22.04.1
DeepOps 22.04.1 Release Notes
Bugfix release
NVIDIA rotated the signing keys for the CUDA repositories on April 27, breaking installs from DeepOps 22.04 released a few days prior.
This release, 22.04.1, starts from 22.04 and adds PR #1167 to handle the updated key.

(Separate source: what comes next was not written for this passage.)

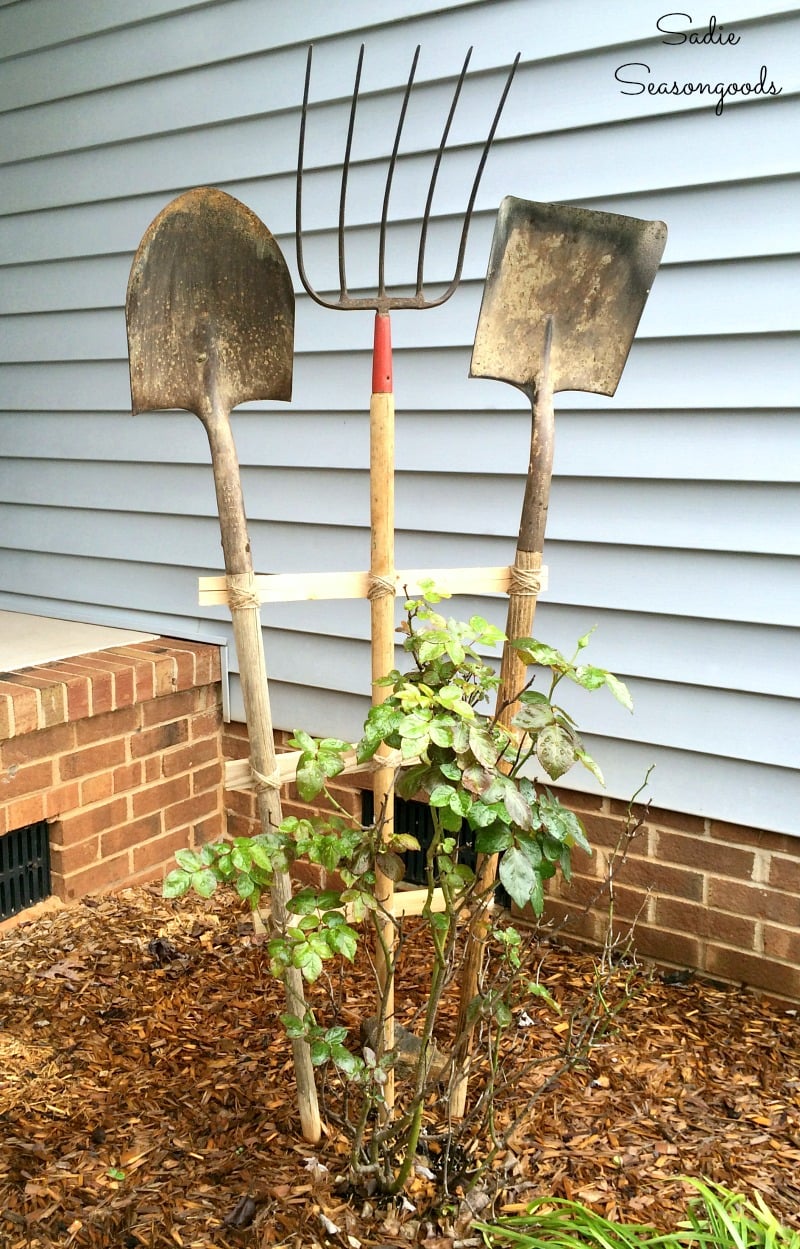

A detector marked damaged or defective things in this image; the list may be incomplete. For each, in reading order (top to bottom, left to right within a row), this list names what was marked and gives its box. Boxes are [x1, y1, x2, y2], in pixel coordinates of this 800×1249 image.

rusty shovel blade [126, 184, 294, 417]
rusty shovel blade [469, 196, 668, 399]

The previous release notes from 22.04 appear below.
Known Issues
- Kubeflow deployment is currently broken due to incompatibility between current Kubeflow and Kubernetes 1.22. Kubeflow deployment will be updated to add support when Kubeflow releases 1.6. See #1147.
General
- Extensive improvements to automated testing with Jenkins, Ansible Molecule, and ansible-lint
- Update MIG playbook to use the new nvidia-mig-manager systemd service
- Updates to roles for nvidia-docker and GPU driver
- Various bug fixes
Slurm
- Enhanced NCCL tests for Slurm cluster validation
- Make use of pam_slurm_adopt optional
- Break out multiple sections in Slurm inventory file
Kubernetes
- Update to Kubernetes 1.22.6
- Update default container runtime from dockershim to containerd
- Add support for NVIDIA Network Operator
- Add support to deploy NVIDIA Deep Learning Examples on Kubernetes clusters
- Update to GPU Operator 1.9
Changes
Bugs/Enhancements
- Fixes for rsyslog server role (#1096, #1098)

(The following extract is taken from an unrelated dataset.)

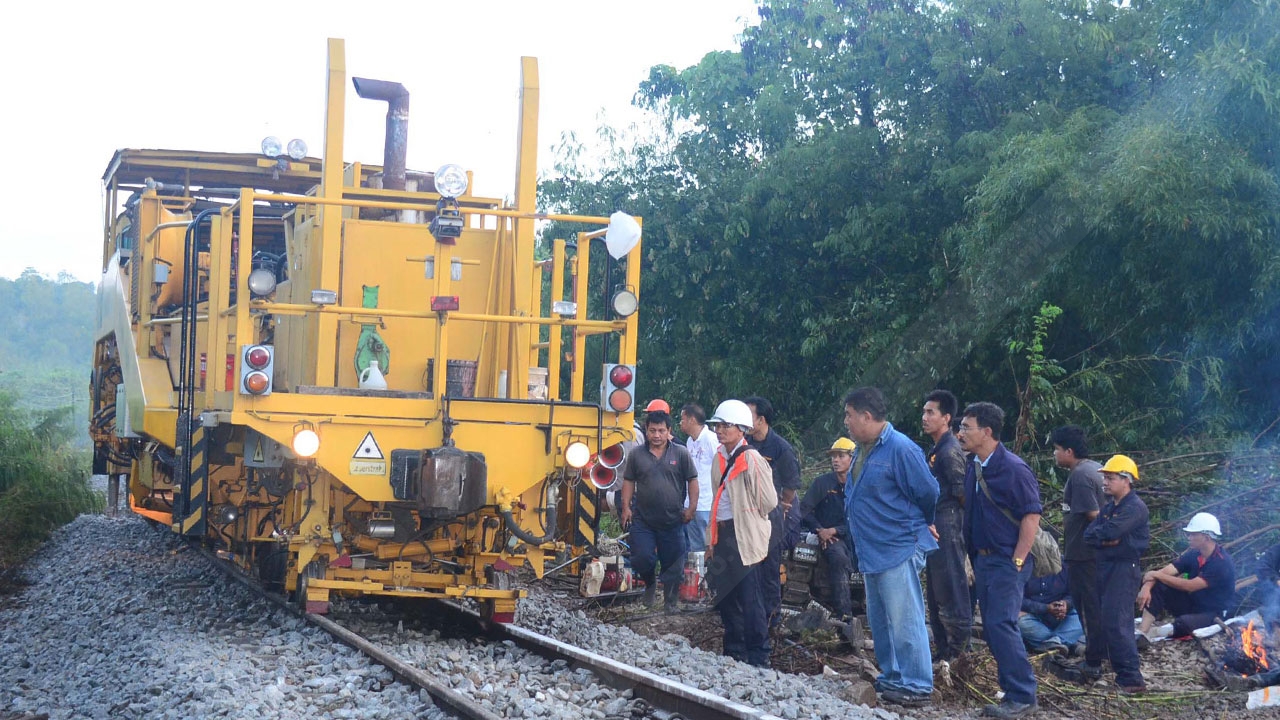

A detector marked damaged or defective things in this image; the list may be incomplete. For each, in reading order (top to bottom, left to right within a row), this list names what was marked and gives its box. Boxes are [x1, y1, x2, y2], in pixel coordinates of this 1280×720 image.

- Update NetApp Trident default version number and branding (#1105)
- Introduce a common script library (#953)
- Update versions of monitoring stack components (#1107)
- Updates to Jenkins testing (#1112, #1127, #1133, #1137, #1138, #1139, #1150, #1151)
- Fixes for setup script (#1114)
- Automated testing of DeepOps roles using Molecule (#1094, #1116, #1158)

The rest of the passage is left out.